如果蓬萊仙山停止了對我的攻擊,那麼是不是說他們認爲我現在這種形態對他們已經沒有任何威脅了呢?
雖然從人間理論上來說,我現在處於完全的陽明離火態下比人類身體的威脅性要大不知多少倍,但蓬萊仙山本來就不是人間之物,不能用人間的道理來衡量。
我把大呼小叫的天高之火往胸甲空間裡一塞。
可是這麼一塞,我卻愣住了。
胸甲空間倒是還在,只是裡面存着的亂七八糟的東西,全都不見了,或者說是全都轉換成了火焰狀態。
想把這些東西再轉回來也不可能了,因爲我沒有采集它們的信息特徵,想轉換也沒有模式可用。
幸好現在胸甲空間裡似乎沒裝什麼重要的東西。
這些念頭只是一閃而過,我立刻把這件事情放在一邊,將天高之火塞進胸甲空間後,便小心翼翼地靠近那面鍋蓋般的鏡子。

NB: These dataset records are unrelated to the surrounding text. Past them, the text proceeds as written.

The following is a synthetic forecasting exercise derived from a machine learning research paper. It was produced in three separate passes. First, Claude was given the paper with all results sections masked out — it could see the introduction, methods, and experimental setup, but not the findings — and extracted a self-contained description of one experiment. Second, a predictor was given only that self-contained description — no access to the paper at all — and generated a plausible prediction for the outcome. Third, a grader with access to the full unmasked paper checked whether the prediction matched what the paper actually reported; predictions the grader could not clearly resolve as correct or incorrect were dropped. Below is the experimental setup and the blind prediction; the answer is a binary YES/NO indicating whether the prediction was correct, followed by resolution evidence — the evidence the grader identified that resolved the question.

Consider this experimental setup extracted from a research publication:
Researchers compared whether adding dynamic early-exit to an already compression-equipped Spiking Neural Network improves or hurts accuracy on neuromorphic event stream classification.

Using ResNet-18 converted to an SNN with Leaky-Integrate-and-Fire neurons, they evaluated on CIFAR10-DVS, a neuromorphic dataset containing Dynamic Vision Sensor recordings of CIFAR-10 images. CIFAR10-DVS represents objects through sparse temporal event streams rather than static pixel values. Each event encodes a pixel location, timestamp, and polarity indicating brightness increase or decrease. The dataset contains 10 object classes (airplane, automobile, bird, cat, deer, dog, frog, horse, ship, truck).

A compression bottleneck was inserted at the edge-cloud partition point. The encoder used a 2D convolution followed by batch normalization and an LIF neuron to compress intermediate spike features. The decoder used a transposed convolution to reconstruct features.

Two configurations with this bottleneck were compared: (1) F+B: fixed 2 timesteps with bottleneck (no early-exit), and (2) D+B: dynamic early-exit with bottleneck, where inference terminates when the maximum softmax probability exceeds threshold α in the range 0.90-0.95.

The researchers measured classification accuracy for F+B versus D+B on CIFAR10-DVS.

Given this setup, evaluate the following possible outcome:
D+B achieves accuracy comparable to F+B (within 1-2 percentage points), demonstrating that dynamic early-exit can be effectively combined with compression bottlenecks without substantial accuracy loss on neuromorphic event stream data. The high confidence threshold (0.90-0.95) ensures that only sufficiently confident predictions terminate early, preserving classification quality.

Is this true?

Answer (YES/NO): NO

離得近了纔看清楚,那鏡面竟然是如同水面一般在輕輕流動着,其中夾着無數複雜的符號,符號都是透明的,隱約能看出些形狀,當流經刺球所在位置的時候,那些符號就會變化形狀,鑽進鏡中的刺球裡,而當流經我所在的位置時,卻理都沒有理我,而是直接流了過去,彷彿我不存在一樣。
我伸手摸了摸鏡面。
炙熱的火焰落到鏡面上,發出滋滋輕響,接觸面隨之發生彎曲凹陷。
“別摸我!”
沉悶的聲音突然響起,好像打雷一般,震得整個空間都隨之一顫。
“離我遠點,你這團純火,別想把我同化!”
我往左右看了看,沒見到說話的人,便沒理他,繼續摸。
“別摸我!”那個聲音顯得有些生氣了,“再摸我,我就關閉真實顯現,讓那個觀察捕獵者吃掉你!別以爲我不知道是你把它引來的!”
我再次左右上下看看,還是沒看到說話的傢伙,正準備再繼續摸,那處鏡面卻突的往後一縮,跟着顯現出一張臉來。
人類的臉,五官清晰分明,只是沒有任何表情,“滾開,純火,不然的話,我就採集你,把你做爲樣本關起來!”
這臉冒出來的太突然,不過卻也沒有嚇到我。
我現在的狀態就是,哪怕整個空間塌陷,把我直接壓扁,也不會有任何的情緒反應。
“你是蓬萊仙山?”
我一說話,才發覺自己的聲音變得異常平析單調,沒有任何的語調起伏,表現不出任何情緒,聽起來好像是電影裡的機器人在說話。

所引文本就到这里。